What the task asks:
Output only the lines from the one holding "Of the choices" to the end of the data below, please, copied exactly.

(Stored records)
## START

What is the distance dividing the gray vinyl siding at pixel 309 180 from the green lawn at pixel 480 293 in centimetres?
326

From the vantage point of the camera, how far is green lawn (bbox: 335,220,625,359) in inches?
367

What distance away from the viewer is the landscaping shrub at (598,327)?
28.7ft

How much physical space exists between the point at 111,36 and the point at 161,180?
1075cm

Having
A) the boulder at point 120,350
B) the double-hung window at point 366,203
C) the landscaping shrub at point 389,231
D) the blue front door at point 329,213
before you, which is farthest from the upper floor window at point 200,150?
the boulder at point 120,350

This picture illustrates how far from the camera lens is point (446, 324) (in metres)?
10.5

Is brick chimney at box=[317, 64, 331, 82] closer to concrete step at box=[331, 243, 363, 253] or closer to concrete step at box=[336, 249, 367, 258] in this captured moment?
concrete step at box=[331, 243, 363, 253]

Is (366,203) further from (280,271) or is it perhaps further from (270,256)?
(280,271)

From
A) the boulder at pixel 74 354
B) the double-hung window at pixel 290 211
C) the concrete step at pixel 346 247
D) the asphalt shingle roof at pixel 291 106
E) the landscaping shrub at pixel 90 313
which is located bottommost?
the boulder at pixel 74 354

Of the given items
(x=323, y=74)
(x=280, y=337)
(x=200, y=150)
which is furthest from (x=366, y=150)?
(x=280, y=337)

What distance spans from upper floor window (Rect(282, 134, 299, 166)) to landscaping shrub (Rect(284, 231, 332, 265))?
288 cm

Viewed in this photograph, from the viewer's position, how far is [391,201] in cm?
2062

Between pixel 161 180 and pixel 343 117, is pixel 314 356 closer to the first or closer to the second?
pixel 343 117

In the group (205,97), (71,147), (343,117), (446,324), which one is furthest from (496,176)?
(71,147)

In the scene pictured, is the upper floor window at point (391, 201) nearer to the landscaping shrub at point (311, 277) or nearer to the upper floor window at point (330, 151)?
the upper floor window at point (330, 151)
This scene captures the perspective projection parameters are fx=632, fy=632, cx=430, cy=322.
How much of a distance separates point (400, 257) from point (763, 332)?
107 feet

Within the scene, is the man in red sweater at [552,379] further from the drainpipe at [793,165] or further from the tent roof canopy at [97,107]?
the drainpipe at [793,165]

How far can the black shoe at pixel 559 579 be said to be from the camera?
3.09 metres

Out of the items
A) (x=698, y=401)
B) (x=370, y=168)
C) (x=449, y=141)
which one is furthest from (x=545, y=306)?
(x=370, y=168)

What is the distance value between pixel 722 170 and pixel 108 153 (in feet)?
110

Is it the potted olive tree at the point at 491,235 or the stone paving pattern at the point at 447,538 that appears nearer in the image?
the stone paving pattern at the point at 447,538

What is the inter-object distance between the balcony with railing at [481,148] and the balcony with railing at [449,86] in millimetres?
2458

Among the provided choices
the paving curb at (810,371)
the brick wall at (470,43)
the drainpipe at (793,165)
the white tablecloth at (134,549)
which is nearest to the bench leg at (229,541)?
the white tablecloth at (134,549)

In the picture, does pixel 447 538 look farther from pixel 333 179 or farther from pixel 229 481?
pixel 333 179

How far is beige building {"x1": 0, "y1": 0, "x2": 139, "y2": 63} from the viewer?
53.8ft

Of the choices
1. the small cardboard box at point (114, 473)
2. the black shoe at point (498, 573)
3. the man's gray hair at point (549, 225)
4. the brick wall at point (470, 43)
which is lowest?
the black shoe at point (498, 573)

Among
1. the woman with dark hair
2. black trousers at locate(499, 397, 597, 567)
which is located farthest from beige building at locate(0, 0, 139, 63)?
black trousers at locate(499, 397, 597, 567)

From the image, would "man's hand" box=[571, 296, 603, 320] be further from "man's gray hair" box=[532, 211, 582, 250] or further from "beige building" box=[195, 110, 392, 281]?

## END

Completed task:
Of the choices
1. the small cardboard box at point (114, 473)
2. the black shoe at point (498, 573)
3. the man's gray hair at point (549, 225)
4. the brick wall at point (470, 43)
which is lowest?
the black shoe at point (498, 573)

Among
1. the woman with dark hair
2. black trousers at locate(499, 397, 597, 567)
which is located farthest from beige building at locate(0, 0, 139, 63)?
black trousers at locate(499, 397, 597, 567)

From the image, would "man's hand" box=[571, 296, 603, 320] be further from "man's gray hair" box=[532, 211, 582, 250] or further from "beige building" box=[195, 110, 392, 281]?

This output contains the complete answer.